2.6. Measurement of Vascular Inflammation
The effect of blueberry supplementation on vascular inflammation in diabetic mice was assessed by monocyte binding to the aorta and the expression of inflammatory markers in the aortic vessel we have described with a few modifications [2,13,14]. Briefly, the segments of the abdominal aortae proximal to the iliac bifurcation were used to measure monocyte binding to the vasculature.
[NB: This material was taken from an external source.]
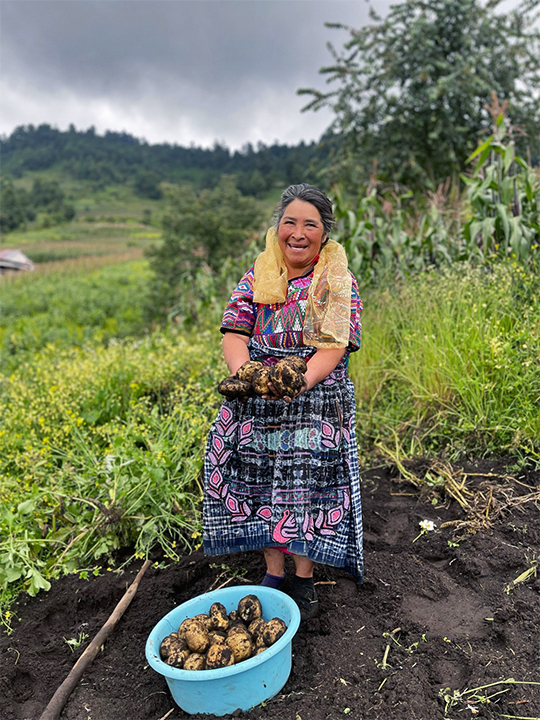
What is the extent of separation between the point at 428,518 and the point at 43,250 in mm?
31146

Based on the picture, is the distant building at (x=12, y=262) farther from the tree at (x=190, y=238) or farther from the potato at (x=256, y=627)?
the potato at (x=256, y=627)

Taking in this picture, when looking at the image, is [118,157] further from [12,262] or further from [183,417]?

The aorta was opened to expose the luminal endothelial layer and covered with EBM medium containing 1% heat-inactivated FBS for 10 min at 37 °C. Then, the medium was gently removed, and the exposed endothelium layer of the aorta was incubated with Calcein-AM-labeled mouse monocytic WEHI78/24 cells for 30 min. The unbound monocytes were removed from the aorta by gentle washing. Confocal microscopy was used to visualize and count the bound monocytes. Five images of five frames from each aorta were captured using an Olympus IX73 fluorescence microscope (Olympus, Tokyo, Japan). The vascular inflammation was also measured by determining the expression of inflammatory chemokines (MCP-1 and IL-8) and adhesion molecules (ICAM1, VCAM1, and E-Selectin) by qPCR using SYBR green as we described previously [2,13,14]. Briefly, total RNA was extracted from the aorta using RNeasy Plus mini kit, cDNA was synthesized using an RT-PCR kit, and the expression of inflammatory molecules was measured by qPCR using specific primers and SYBR green. The expression of the housekeeping gene GAPDH was used to normalize the expression.
2.7. Microbial Profiling Using 16S rRNA Amplicon Sequencing
Microbial community profiling was carried out using the 16 s rRNA amplification method as we described previously [14]. Bacterial DNA was extracted from the cecum contents using DNeasy PowerSoil Kit, and 50 ng of bacterial DNA was used to amplify the V4 variable region of the 16 S rRNA gene using 515F/806R primers. The primers (forward and reverse) were barcoded to achieve the multiplexing of up to 384 samples per run [15]. The pooled amplicons were then subjected to paired-end sequencing on the Illumina Miseq platform, utilizing a sequencing configuration of 2 × 250 bp. Approximately 30% of PhiX DNA was included in the sequencing run to improve sequencing quality. Raw sequences are available at the NCBI Sequence Read Archive (SRA) under accession no. PRJNA996159.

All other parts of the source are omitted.